This repository contains the Python implementation of the 3D U-Vec, a Deep Learning model to predict nucleus-Golgi vectors in 3D microscopy images of mouse retinas, as described in:

  • Hemaxi Narotamo, Marie Ouarné, Cláudio Franco, Margarida Silveira, 3D U-Vec: Prediction of Nucleus-Golgi Vectors in 3D Microscopy Images.

If you are using this code in your research please cite the paper.

Architecture

Our approach uses a 3D U-Net as a neural network backbone to predict the 3D vectors from the input images.

Overview

3D U-Vec predicts, for each voxel belonging to the centroid of the nucleus, the (x,y,z) components of the corresponding polarity vector.

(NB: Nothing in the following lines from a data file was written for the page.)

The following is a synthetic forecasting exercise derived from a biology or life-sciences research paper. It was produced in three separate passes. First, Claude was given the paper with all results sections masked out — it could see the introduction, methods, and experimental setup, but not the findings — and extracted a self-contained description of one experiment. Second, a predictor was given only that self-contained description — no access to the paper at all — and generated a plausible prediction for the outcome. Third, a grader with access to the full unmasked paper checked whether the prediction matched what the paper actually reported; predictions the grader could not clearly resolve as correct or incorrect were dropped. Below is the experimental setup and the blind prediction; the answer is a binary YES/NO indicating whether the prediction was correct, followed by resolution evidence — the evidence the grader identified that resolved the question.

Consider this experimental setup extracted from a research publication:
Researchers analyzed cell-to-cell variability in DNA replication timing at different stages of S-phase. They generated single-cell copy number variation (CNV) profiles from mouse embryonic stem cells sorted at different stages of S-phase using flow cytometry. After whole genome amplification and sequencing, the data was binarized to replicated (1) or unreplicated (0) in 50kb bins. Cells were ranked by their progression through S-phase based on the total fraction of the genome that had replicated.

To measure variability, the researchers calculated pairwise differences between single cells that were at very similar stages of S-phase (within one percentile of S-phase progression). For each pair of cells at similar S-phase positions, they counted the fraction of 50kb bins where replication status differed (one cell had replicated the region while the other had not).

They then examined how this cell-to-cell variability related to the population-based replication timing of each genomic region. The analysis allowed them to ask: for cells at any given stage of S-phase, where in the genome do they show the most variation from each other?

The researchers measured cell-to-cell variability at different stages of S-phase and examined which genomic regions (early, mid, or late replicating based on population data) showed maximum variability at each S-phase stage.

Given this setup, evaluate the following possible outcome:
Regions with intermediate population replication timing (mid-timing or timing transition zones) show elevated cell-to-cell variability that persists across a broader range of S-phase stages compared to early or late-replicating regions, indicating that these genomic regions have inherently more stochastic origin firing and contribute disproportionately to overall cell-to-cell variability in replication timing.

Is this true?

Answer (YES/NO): NO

More specifically, it receives as input a 3D patch (X,Y,Z,2), where the first and the second channels correspond to the red and green channels of the original microscopy images, respectively; and outputs a (X,Y,Z,3) tensor. Each non-zero component in the output represents the x, y and z components of each of the detected nucleus-Golgi pairs, located approximately at the centroid of the corresponding nucleus.

Requirements

Python 3.5.2, Tensorflow-GPU 1.9.0, Keras 2.2.4 and other packages listed in requirements.txt.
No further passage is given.